From Daniel Henninger at the WSJ, Will the 20’s Roar Again?:

Excerpt:

When the 16th Amendment created the personal income tax in 1913, the original top marginal rate was 7%. By 1920 it was 77%, in part because of the Great War.

At the urging of Treasury Secretary Andrew Mellon, Congress enacted tax cuts in 1921, 1924 and 1926, with the top rate falling in middle-decade to 25% on incomes above $100,000. Prosperity followed, just as it did after the Kennedy tax cuts in the 1960s, Reagan’s reductions in the 1980s, and today—undeniably—after the Trump corporate rate cut of 2017. As in the 1920s, the consumer is again king, with disposable income available to buy an innovative economy’s extraordinary array of new products.

The Depression and FDR transformed the Democratic Party. It adopted as an article of faith, held to this day by every Democratic presidential candidate, that any tear in the social fabric should be mended with permanent entitlements or subsidies. The competing idea is that subsidies are a poor substitute for finding and holding a job in a vibrant private economy.
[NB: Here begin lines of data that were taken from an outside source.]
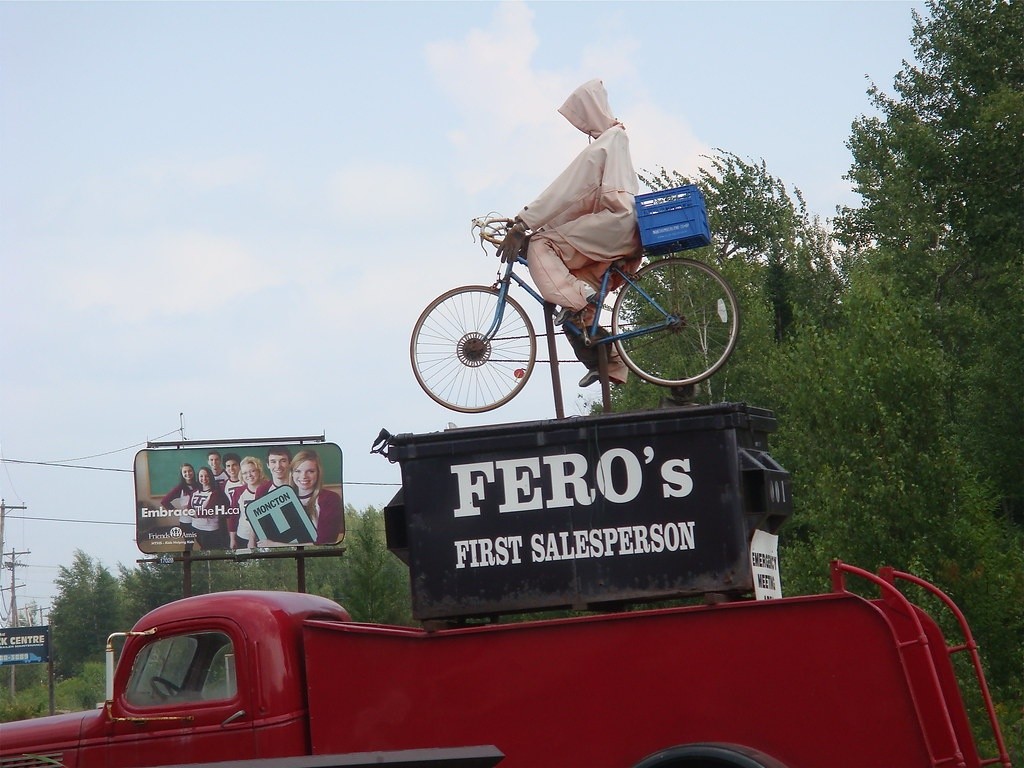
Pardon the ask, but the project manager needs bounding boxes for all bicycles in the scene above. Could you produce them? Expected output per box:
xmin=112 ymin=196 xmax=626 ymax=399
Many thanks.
xmin=411 ymin=213 xmax=740 ymax=414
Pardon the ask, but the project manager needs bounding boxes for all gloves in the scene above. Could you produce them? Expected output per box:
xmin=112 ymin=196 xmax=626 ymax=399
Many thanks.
xmin=496 ymin=223 xmax=540 ymax=264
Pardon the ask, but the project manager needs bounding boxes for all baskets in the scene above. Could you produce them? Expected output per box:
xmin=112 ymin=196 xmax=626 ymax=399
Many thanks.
xmin=634 ymin=184 xmax=711 ymax=255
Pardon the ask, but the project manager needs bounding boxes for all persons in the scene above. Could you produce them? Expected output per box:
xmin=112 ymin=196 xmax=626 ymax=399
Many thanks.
xmin=496 ymin=77 xmax=644 ymax=388
xmin=160 ymin=445 xmax=346 ymax=552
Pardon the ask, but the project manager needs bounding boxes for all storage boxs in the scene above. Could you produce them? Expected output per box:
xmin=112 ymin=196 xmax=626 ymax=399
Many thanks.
xmin=634 ymin=185 xmax=712 ymax=255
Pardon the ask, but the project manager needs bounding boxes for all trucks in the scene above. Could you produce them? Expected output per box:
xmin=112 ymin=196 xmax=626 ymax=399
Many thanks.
xmin=0 ymin=557 xmax=1012 ymax=768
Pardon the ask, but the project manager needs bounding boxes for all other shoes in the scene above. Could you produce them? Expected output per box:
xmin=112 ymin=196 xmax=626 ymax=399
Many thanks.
xmin=554 ymin=281 xmax=596 ymax=326
xmin=579 ymin=369 xmax=599 ymax=387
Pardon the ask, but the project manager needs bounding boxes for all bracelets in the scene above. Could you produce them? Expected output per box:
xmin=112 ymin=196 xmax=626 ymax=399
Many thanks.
xmin=519 ymin=221 xmax=526 ymax=232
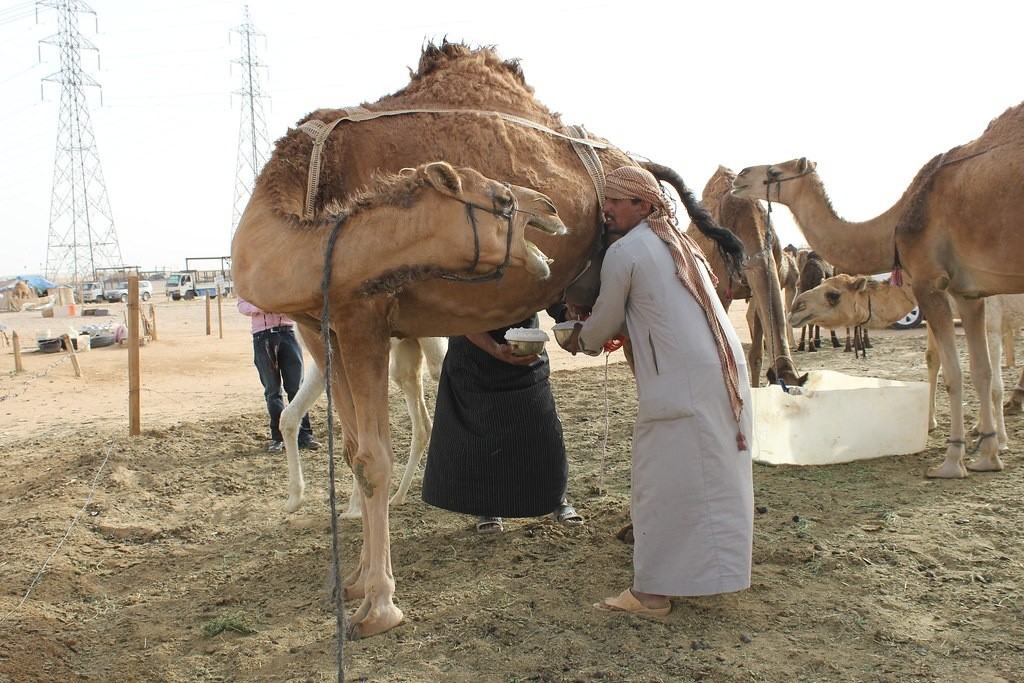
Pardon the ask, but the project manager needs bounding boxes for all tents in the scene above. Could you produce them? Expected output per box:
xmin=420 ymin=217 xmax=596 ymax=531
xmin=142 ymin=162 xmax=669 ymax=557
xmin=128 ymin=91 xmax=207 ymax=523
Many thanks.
xmin=0 ymin=274 xmax=67 ymax=313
If there is one valid correspondence with the first Roaring ’20s, it is that the earlier decade produced a wave of new thinking about everything. We are overdue today for another wave of creative thought—about politics, culture, education and morality. This time, hold the roaring.

HKO

Entitlements designed to address the problems of the day become institutionalized and block out other solutions.  They end up institutionalizing the problem as well as the solution.  Identity politics is a form of this institutionalization attributing identities to problems and subverting social and behavioral solutions.